Recording music has the capacity to sound more alive than actually being at the real concert. However there are some conditions that must be set. Instruments and voices can be animated with extended detail that is not available in the natural world. It is also not possible for any of us to listen to a world class opera singer within a meter or two. But we are able to listen to a microphone placed within a very close distance and hear the expression and detail that would not be heard at a concert sitting at a distance, with a lot of people coughing and rustling around us.

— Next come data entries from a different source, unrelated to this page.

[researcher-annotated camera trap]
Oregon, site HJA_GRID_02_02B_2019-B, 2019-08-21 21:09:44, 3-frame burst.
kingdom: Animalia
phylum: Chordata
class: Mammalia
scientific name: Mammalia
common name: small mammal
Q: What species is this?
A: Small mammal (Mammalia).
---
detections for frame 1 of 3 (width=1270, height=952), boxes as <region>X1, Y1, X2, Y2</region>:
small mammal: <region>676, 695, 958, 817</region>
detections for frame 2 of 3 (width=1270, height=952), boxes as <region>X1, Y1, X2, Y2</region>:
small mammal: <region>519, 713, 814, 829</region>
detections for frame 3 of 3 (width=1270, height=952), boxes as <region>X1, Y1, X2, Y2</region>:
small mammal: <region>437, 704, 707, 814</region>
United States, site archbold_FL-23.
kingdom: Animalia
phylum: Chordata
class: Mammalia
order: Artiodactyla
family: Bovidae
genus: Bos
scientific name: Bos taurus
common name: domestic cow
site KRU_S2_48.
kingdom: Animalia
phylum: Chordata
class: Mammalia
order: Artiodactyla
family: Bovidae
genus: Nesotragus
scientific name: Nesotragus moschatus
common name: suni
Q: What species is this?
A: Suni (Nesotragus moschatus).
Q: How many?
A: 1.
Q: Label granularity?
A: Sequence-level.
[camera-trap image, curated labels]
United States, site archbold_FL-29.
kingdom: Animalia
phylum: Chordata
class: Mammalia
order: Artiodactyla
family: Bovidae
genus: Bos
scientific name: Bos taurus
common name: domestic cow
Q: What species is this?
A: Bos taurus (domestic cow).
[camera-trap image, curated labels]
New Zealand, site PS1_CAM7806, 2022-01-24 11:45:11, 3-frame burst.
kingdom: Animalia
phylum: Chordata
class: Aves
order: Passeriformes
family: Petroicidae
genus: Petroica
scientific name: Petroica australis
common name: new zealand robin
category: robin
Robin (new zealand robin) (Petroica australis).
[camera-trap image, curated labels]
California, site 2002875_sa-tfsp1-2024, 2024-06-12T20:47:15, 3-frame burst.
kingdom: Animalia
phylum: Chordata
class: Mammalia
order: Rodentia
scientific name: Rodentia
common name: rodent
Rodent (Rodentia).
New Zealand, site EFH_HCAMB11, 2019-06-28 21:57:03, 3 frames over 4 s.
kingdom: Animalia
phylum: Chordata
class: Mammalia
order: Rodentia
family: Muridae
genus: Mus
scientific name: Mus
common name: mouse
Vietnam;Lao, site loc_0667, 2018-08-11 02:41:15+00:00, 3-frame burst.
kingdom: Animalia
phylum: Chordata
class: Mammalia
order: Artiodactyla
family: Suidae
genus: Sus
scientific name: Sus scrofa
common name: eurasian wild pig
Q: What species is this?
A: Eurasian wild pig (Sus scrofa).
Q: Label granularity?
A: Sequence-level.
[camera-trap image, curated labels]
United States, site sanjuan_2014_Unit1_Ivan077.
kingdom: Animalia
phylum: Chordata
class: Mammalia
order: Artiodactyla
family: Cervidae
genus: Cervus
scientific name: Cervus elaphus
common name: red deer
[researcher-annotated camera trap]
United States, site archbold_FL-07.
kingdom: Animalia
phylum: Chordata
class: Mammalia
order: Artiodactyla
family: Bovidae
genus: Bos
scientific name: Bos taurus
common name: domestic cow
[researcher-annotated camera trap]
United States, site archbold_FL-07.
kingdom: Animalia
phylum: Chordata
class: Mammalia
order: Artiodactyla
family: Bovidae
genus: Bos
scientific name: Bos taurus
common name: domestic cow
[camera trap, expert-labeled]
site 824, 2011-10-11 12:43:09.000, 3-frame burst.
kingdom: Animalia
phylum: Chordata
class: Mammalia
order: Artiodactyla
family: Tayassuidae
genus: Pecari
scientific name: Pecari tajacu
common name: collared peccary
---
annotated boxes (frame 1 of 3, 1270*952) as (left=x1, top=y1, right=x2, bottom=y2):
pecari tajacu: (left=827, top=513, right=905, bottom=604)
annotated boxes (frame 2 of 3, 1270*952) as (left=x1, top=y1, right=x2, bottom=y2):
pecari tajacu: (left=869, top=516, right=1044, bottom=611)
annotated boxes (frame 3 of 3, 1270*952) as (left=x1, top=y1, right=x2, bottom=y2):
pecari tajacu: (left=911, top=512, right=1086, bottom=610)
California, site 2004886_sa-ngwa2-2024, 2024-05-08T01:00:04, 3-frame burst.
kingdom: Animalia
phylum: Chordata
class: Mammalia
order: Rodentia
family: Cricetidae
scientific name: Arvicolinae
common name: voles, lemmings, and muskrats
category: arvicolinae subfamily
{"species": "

Because our ears are 180deg apart enabling us to hear sounds almost perfectly from every direction, any reverberation bouncing from walls and ceiling from different directions destroys localisation and 3D depth of field of the music. Therefore forward stereo 3D from speakers can only be heard in a non-reverberant environment. The visual equivalent of acoustic reverberation is a room full of distorted mirrors making it possible to judge direction or position of anything seen.
After the first moment of direct sound or transients from the speakers, localisation information is ignored for approx 35ms. With excessive reverberation that extends beyond 35ms it will not be possible to detect direction or depth of field within the music. Also Stereo imaging is rarely attempted in live productions because of the excessive reverberation of most venues.
Compression Over compression of recorded music is similar to reverberation remaining at a constant level. Over compressed music has little to zero spatial information. Repeat: Left right localisation and depth of field from recorded music is dependant on minimal compression and listening in a non-reverberant environment.